Y esto no se debe a una mera alineación de astros, sino a un trabajo concienzudo de las canteras nacionales en primer lugar (donde destaca la labor de las federaciones sueca, española y francesa, además de las asociaciones o “Unions” de las islas Británicas) y, por supuesto, de un Ladies European Tour que, aunque no pueda competir de igual a igual con las bolsas de premios del LPGA Tour, sí es capaz de plantarle cara en fechas (y, por ende, en oportunidades de juego para sus golfistas) y lleva desde 2005 por encima de las 20 citas anuales y con los últimos años estabilizado en torno a los 25 o 26 torneos después de tocar fondo con las 10 pruebas de 1998. Y todo ello gracias al duro trabajo, entre otros, de la española Alexandra Armas, nombrada directora ejecutiva del LET en 2005, y de su equipo.

Además de su crecimiento en el Ladies European Tour, las europeas también han demostrado que son capaces de jugar y ganar en territorio “hostil” y, de hecho, han logrado plantar cara a la ofensiva asiática con las mismas garantías que las estadounidenses.
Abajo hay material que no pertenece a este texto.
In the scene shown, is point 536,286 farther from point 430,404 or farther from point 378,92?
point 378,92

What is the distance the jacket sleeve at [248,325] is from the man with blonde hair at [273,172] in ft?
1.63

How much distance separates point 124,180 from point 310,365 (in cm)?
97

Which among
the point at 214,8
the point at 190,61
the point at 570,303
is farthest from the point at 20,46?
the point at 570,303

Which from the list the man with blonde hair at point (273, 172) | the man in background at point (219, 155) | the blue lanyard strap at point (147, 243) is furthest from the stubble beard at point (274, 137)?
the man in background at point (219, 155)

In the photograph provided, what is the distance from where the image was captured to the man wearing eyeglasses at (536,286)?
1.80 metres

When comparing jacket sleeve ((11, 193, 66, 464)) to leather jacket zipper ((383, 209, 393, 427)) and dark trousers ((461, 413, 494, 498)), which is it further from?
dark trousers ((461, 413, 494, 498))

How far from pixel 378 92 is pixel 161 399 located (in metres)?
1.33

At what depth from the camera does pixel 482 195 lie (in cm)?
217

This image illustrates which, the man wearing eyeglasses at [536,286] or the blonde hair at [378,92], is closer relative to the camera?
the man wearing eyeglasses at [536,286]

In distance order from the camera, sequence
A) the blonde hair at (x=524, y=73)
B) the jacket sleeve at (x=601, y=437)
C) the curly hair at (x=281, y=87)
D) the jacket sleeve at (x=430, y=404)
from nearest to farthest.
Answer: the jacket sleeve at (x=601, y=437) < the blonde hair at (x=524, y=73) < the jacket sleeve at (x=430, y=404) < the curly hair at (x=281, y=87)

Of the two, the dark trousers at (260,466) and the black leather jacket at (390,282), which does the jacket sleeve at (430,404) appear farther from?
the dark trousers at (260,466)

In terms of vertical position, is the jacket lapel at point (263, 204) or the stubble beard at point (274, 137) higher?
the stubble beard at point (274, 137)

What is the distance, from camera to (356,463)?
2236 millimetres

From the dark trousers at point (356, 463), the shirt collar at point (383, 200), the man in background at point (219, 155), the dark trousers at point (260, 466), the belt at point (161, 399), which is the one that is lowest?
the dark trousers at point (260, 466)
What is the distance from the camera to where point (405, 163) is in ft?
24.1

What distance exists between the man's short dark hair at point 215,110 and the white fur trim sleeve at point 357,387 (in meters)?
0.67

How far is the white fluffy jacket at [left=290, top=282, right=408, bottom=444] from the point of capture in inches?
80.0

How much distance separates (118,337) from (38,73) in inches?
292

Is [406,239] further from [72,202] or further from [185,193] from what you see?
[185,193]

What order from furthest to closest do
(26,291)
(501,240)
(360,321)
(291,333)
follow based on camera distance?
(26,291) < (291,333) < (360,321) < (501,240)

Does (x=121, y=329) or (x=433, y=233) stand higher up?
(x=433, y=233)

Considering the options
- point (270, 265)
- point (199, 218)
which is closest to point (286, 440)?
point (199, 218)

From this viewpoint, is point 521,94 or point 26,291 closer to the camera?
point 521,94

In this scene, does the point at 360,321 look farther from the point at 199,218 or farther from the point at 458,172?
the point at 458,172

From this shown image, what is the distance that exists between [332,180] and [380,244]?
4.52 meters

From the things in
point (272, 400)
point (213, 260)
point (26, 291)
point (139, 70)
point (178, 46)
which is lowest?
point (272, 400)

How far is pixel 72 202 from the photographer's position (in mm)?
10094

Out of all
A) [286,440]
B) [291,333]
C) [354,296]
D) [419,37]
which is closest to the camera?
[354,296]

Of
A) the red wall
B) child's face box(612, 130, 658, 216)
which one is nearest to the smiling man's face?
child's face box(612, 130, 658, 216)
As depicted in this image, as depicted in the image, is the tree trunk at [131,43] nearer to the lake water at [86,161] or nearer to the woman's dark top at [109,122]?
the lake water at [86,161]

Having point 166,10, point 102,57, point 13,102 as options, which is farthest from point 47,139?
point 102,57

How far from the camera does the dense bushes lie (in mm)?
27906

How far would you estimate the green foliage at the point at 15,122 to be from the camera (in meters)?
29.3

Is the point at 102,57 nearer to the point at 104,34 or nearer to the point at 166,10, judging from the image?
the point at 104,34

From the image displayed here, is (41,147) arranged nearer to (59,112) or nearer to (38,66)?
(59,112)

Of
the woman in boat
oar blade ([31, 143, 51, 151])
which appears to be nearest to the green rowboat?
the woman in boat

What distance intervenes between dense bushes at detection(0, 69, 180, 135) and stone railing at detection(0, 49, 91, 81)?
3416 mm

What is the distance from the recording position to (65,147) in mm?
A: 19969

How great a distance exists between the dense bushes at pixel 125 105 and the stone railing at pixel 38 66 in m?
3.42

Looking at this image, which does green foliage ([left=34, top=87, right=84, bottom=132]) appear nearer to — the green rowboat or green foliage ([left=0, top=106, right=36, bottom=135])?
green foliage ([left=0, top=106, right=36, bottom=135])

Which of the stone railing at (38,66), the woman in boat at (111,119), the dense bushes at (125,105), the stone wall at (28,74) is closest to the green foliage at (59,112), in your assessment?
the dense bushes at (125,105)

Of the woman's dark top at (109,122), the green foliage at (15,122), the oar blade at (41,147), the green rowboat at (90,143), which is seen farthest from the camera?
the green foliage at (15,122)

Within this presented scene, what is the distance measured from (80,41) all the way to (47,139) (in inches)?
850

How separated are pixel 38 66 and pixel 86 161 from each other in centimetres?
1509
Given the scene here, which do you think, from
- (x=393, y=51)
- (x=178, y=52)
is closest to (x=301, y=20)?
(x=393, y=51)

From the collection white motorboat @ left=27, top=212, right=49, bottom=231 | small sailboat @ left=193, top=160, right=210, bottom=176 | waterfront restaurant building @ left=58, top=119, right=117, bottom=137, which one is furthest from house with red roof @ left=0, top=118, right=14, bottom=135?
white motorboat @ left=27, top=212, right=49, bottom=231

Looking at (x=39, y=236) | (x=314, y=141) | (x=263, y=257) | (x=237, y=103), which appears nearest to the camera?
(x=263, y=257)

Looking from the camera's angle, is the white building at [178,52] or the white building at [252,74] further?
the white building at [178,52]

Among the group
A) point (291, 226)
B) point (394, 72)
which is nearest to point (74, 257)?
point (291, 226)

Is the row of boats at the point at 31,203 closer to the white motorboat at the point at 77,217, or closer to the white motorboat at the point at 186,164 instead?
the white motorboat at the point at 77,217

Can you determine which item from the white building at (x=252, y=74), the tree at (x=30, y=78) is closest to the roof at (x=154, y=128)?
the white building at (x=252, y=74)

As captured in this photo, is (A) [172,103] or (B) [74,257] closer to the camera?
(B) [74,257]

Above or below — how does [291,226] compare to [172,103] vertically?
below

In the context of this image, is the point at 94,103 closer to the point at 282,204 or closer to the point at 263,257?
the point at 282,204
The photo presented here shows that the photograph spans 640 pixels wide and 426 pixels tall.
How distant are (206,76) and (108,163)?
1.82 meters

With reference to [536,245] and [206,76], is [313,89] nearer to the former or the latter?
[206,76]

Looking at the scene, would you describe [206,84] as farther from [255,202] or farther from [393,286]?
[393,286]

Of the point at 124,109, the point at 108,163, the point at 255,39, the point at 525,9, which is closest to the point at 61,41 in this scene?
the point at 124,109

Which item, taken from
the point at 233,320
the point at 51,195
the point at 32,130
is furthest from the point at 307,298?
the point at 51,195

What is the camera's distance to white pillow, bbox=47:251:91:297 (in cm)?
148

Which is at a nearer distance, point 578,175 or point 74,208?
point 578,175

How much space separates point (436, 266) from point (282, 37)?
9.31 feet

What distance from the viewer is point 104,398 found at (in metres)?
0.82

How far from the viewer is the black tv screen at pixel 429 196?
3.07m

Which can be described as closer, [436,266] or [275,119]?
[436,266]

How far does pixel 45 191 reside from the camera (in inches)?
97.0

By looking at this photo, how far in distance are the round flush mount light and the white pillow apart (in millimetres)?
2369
Si damos un rápido repaso, en 2011 encontramos tres estadounidenses (Lincicome, Lewis y Thompson) y tres europeas (Gal, Hjorth y Pettersen) con victorias en el LPGA Tour.

Pese a esta exposición, cabe sospechar que no viviremos un cambio de tercio tan radical como el producido en la Ryder Cup: gracias a la presencia de las asiáticas y al mayor potencial económico (aunque el LPGA Tour esté viviendo ciertas dificultades para encontrar patrocinadores y lleve varios años reduciendo su calendario) los planteles de sus torneos son más potentes y, como sucedía con sus contrapartidas masculinas hasta este último año, el desequilibrio en puntos para el ránking mundial entre el LPGA Tour y el LET sigue siendo notable, algo que se refleja en el escalafón.

Por otro lado, las estadounidenses están mucho más cohesionadas a la hora de representar a su país que sus homólogos masculinos, una dificultad añadida en una competición que exalta los valores nacionales (o supranacionales, en el caso de Europa) como la Solheim Cup.

Aun así, y después del despliegue de juego de las europeas en Killeen Castle, no es descabellado mirar al futuro con esperanza.